El esmalte dental es una capa de tejido duro que cubre el exterior del diente, que tiene la función de proteger la estructura interna de los efectos de las bacterias, la temperatura y la fuerza de masticación. A pesar de su alta dureza, el esmalte dental no puede regenerarse por sí solo cuando está dañado.

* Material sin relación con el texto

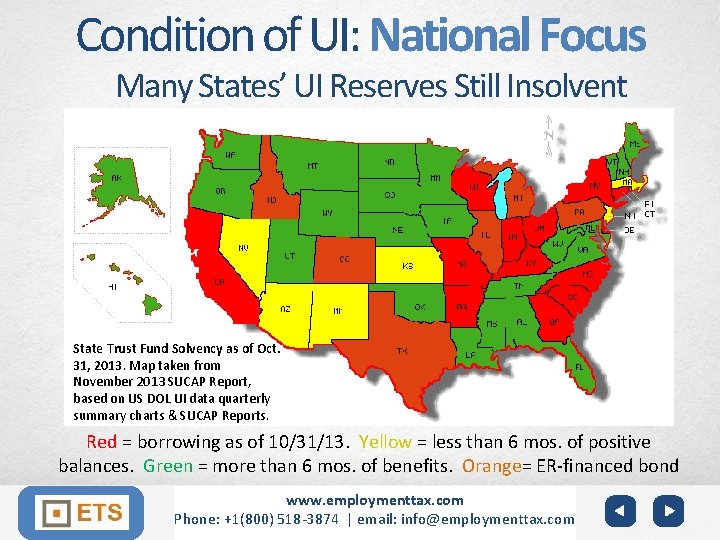 Condition of UI: National Focus Many States’ UI Reserves Still Insolvent State Trust Fund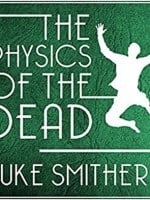 The Physics of the Dead audiobook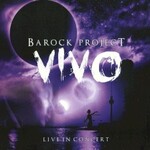 Barock Project, Vivo: Live in Concert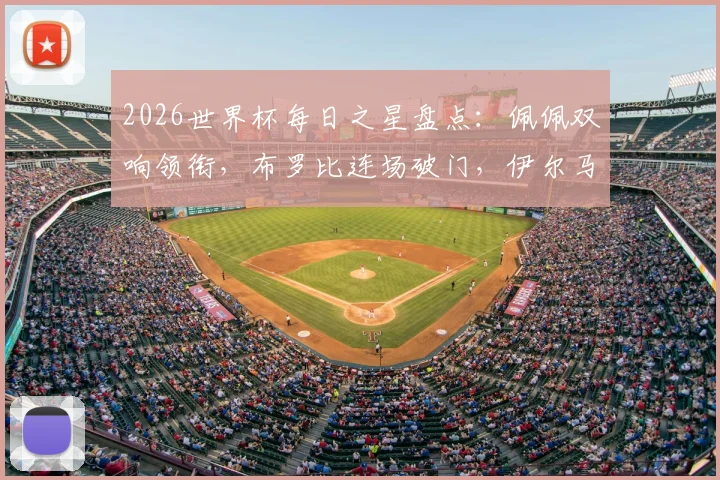 2026世界杯每日之星盘点：佩佩双响领衔，布罗比连场破门，伊尔马兹幸运球引热议，附最新球员高光集锦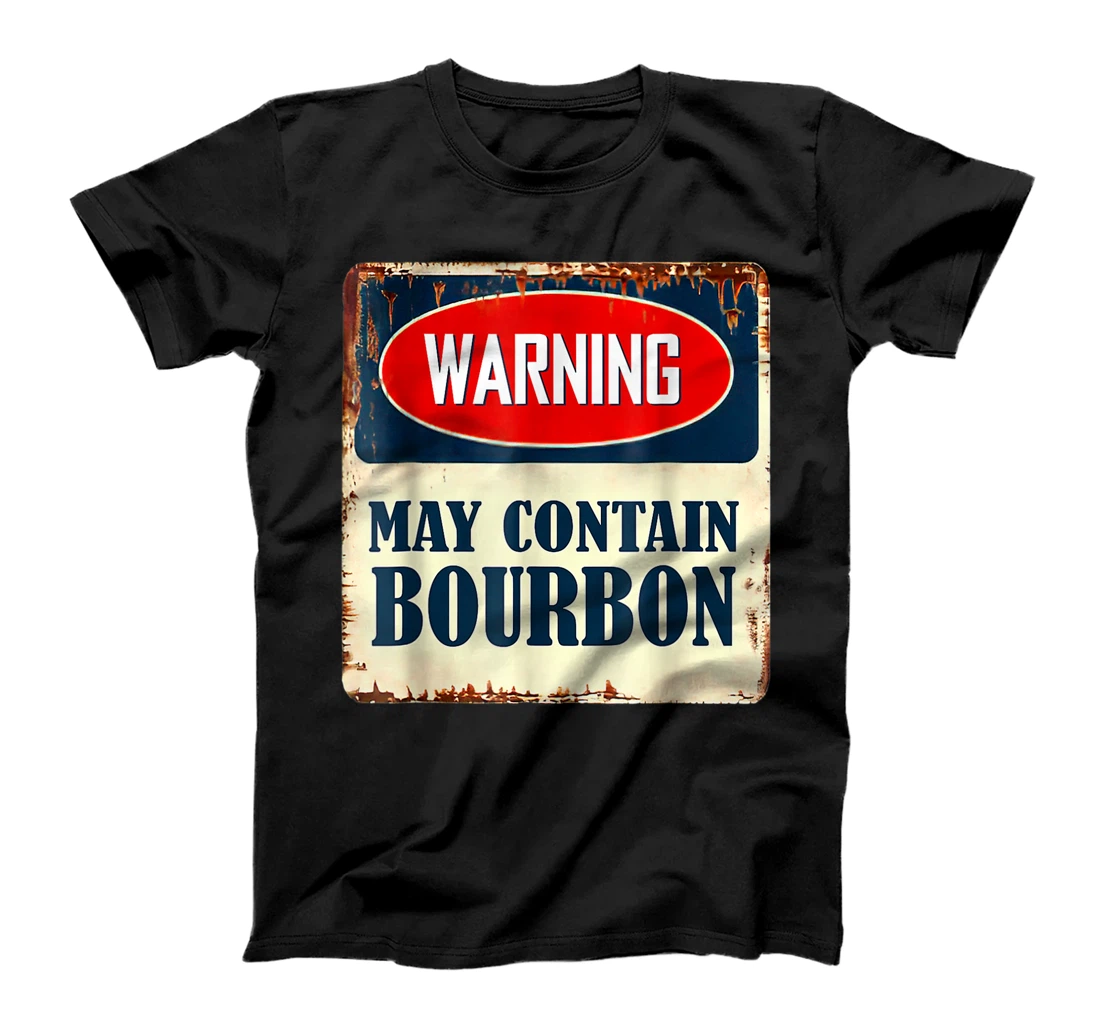 Warning May Contain Bourbon T-Shirt, Kid T-Shirt and Women T-Shirt T-Shirt, Kid T-Shirt and Women T-Shirt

Los alimentos y bebidas que contienen mucho ácido o azúcar pueden reducir el pH en la boca. Cuando el pH desciende por debajo de aproximadamente 5,5, el esmalte dental comienza a perder minerales, volviéndose más débil. Si esta situación se repite con frecuencia, aumentará el riesgo de caries y sensibilidad.
Jugo de frutas
Aunque son ricos en vitaminas, muchos jugos, especialmente de cítricos, tienen un alto contenido de ácido, por lo que son propensos a corroer el esmalte dental. Algunos productos enlatados también añaden ácido cítrico, lo que aumenta el riesgo de daño.
Refrescos carbonatados
Los refrescos tienen un pH bajo y contienen ácidos como el ácido fosfórico. Estas sustancias pueden reducir la cantidad de calcio en el esmalte dental. Beber durante un día prolongado aumenta el tiempo de exposición al ácido.
Bebidas deportivas
Estas bebidas suelen contener azúcar y ácido. Cuando se consumen durante el ejercicio, la cantidad de saliva disminuye, lo que reduce la capacidad de proteger los dientes y aumenta el riesgo de erosión del esmalte.
Refrescos
Las bebidas energéticas contienen ácido, azúcar y cafeína. La cafeína reduce la secreción de saliva, mientras que el ácido puede debilitar el esmalte dental. Algunos estudios muestran que el nivel de impacto puede ser mayor que los refrescos carbonatados.
Alimentos en vinagre
El vinagre y los encurtidos contienen ácido acético. El uso frecuente o directo puede aumentar el riesgo de desgaste del esmalte dental.
Snacks ricos en azúcar y almidón
Los pasteles, las patatas fritas y el pan blanco pueden convertirse en azúcar en la boca. Las bacterias utilizan el azúcar para crear ácido, lo que afecta el esmalte dental.
Dulces
Los caramelos duros, los caramelos pegajosos y los caramelos agrios pueden dañar los dientes. Estos tipos de caramelos permanecen en la superficie de los dientes durante mucho tiempo, prolongando el tiempo de exposición al azúcar y al ácido.
Frutas secas
Las frutas secas contienen mucho azúcar y se pegan fácilmente a los dientes. Esto crea condiciones para que las bacterias crezcan y produzcan ácido.
Vino
Las bebidas alcohólicas a menudo son ácidas y reducen la secreción de saliva. Algunos también contienen azúcar y ácido cítrico, lo que aumenta el riesgo de erosión del esmalte dental.
Café y té
El café y el té son ligeramente ácidos. Si se beben muchas veces al día o se añade azúcar, aumentará el riesgo de afectar el esmalte dental. La cafeína también reduce la capacidad protectora de la saliva.
¿Qué hacer para proteger el esmalte dental?
Para reducir el riesgo de daño al esmalte dental, se deben limitar las bebidas azucaradas o ácidas y evitar beberlas durante mucho tiempo. Se debe beber suficiente agua, enjuagarse la boca después de comer para reducir el ácido en la boca.
Al mismo tiempo, mantenga la higiene bucal adecuada, como cepillarse los dientes con cremas que contengan flúor, usar hilo dental y consultar a un dentista periódicamente.